Por
Pablo González Rodas, Ph.D
Profesor
Emérito
West
Virginia University
RESUMEN
En
su novela La Oculta, Héctor Abad
Faciolince hace una remembranza sobre la raza emprendedora y visionaria que al
pasar de los años convertiría a Antioquia la Grande en la gestora de la
colonización de las fecundas y progresistas tierras del Viejo Caldas, el Valle
y Cauca y el Tolima.
Asimismo, revive la cruenta época de la violencia política y
económica que embargó a Colombia, con los amedrentamientos, las incursiones
nocturnas, los incendios y asesinatos y la implantación de ese régimen del
terror que llevó a los habitantes de los campos y de los pueblos a huir a la
gran ciudad y que desintegró familias y pueblos.
Es
la novela de la familia del autor, que se establece en lo alto de una colina
cerca a un lago, en una casona levantada con amor y ahínco por sus antepasados.
Palabras
clave: Finca
La Oculta, colonización, Jericó (Antioquia), vida rural, familia.
Héctor Abad FAciolince, autor de La Oculta
Con
motivo del viaje inesperado de Nueva York a Medellín, debido a la muerte de
Anita, su madre, Antonio vuelve a reencontrarse con su pasado y el de su
familia. La Oculta, cordón umbilical
de toda la familia es un relato novelesco en el que se intercalan dos tiempos:
uno regresivo que lo lleva a recordar toda la épica de sus antepasados quienes
desbrozaron tupidas montañas para establecerse en lo alto de una colina cerca a
un lago, profundo y viscoso, en una casona levantada con amor y ahínco por sus
antepasados y mantenida abierta impertérritamente por los tres hermanos. El
tiempo progresivo es el de la última etapa, después de la muerte de la madre,
cuando afrontan toda clase de dificultades y limitaciones, hasta que la zozobra
implantada por la guerrilla llega a incendiar la casa y a buscar a Eva, la
hermana que logró escaparse nadando valientemente hacia el extremo oscuro de la
laguna y emprender su huida a Medellín con el temor de ser alcanzada por los
bandidos, quienes querían asesinarla por no acceder a vender la propiedad a los
facinerosos con la amenaza escrita: “Ustedes
tienen que vender o vender la finca. Esta sona
(sic) no es para unas hijueputas viejas solas. O venden ustedes o venden
los huerfanitos”.

----

TAREAS PENDIENTES:
- 1) Según el texto sobre la novela La Oculta, ¿qué motivo lleva a Antonio a viajar de Nueva York a Medellín?
- 2) Prosigue el texto sobre la novela La Oculta a partir de la última oración que aparece.
Los datos provienen de una fuente distinta a la de este texto.

MATERIAL DE CONSULTA:
----

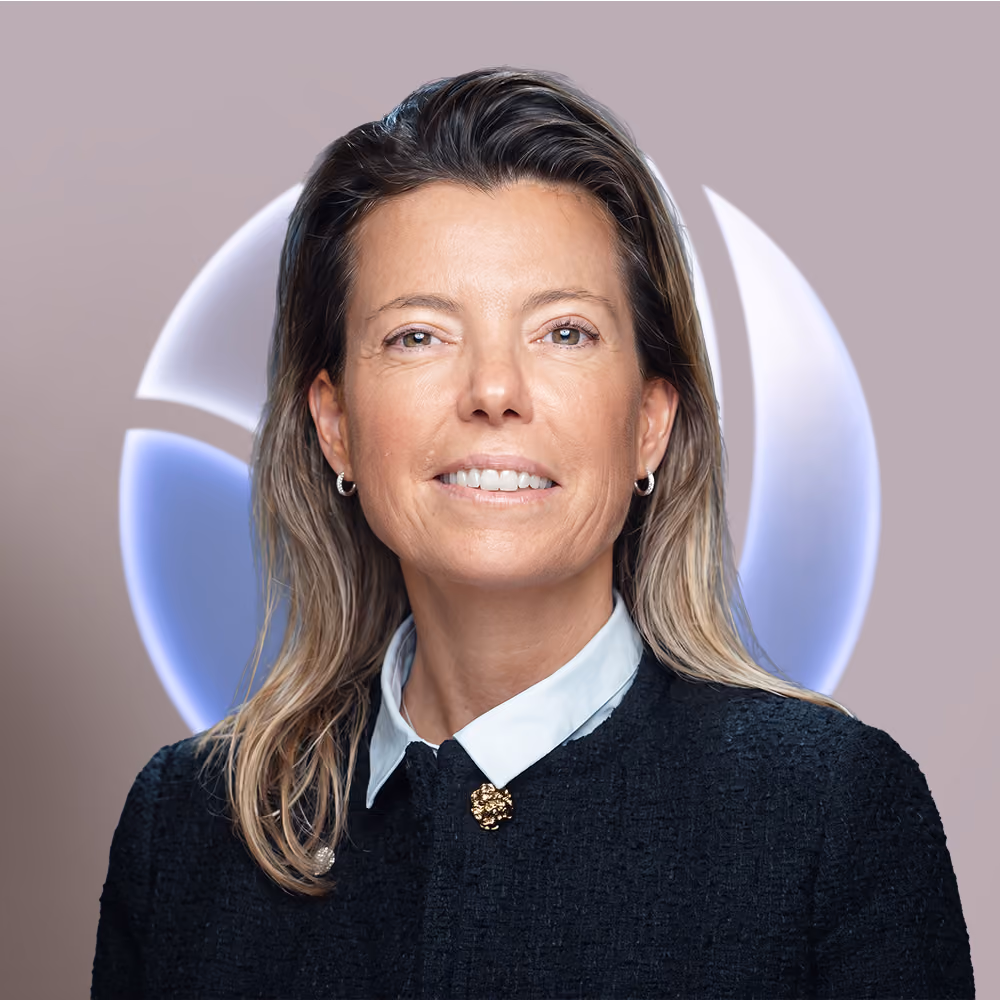 Professional Headshot of Ms. Isabelle Soares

----

RESPUESTAS:
- 1) La muerte de Anita, su madre.

- 2)
Desde
estas primeras páginas Abad Faciolince nos revive la cruenta época de la
violencia política y económica que embargó a Colombia, con los
amedrentamientos, las incursiones nocturnas, los incendios y asesinatos y la
implantación de ese régimen del terror que llevó a los habitantes de los campos
y de los pueblos a huir a la gran ciudad y que desintegró familias y pueblos.
Era la fuerza del miedo que desencadenó los días más aciagos de la historia
reciente de Colombia, bajo cuyas consecuencias
aún seguimos viviendo.
Es
esta novela, como en Viaje a la Semilla,
tipo Alejo Carpentier, donde toda una historia de una familia fundacional se
desvanece, o bien un regreso a Comala, donde Abundio va en busca de Pedro Páramo,
para encontrarse en un lugar habitado por almas en pena. De ese naufragio final
el temple de Pilar mantiene la finca con la casona abierta, mujer centro de la
familia, una Úrsula Iguarán antioqueña en lo recursiva y visionaria, siempre
con los pies en la realidad. Era una casona llena de recuerdos en cuyo recinto
se escuchaban los ecos del abuelo Josué y de la abuelita Miriam, y de su padre
Cobo y su madre Anita.
Ante
la muerte de Anita, Antonio dice apesadumbrado que “Desde que ella se murió sentí que la parte más sólida de mi vida se
había desmoronado”, tal como le expresaba García Márquez a Vargas Llosa en Historia de un deicidio, rememorando la
muerte de su abuelo: “desde entonces no
me ha pasado nada interesante” en la vida.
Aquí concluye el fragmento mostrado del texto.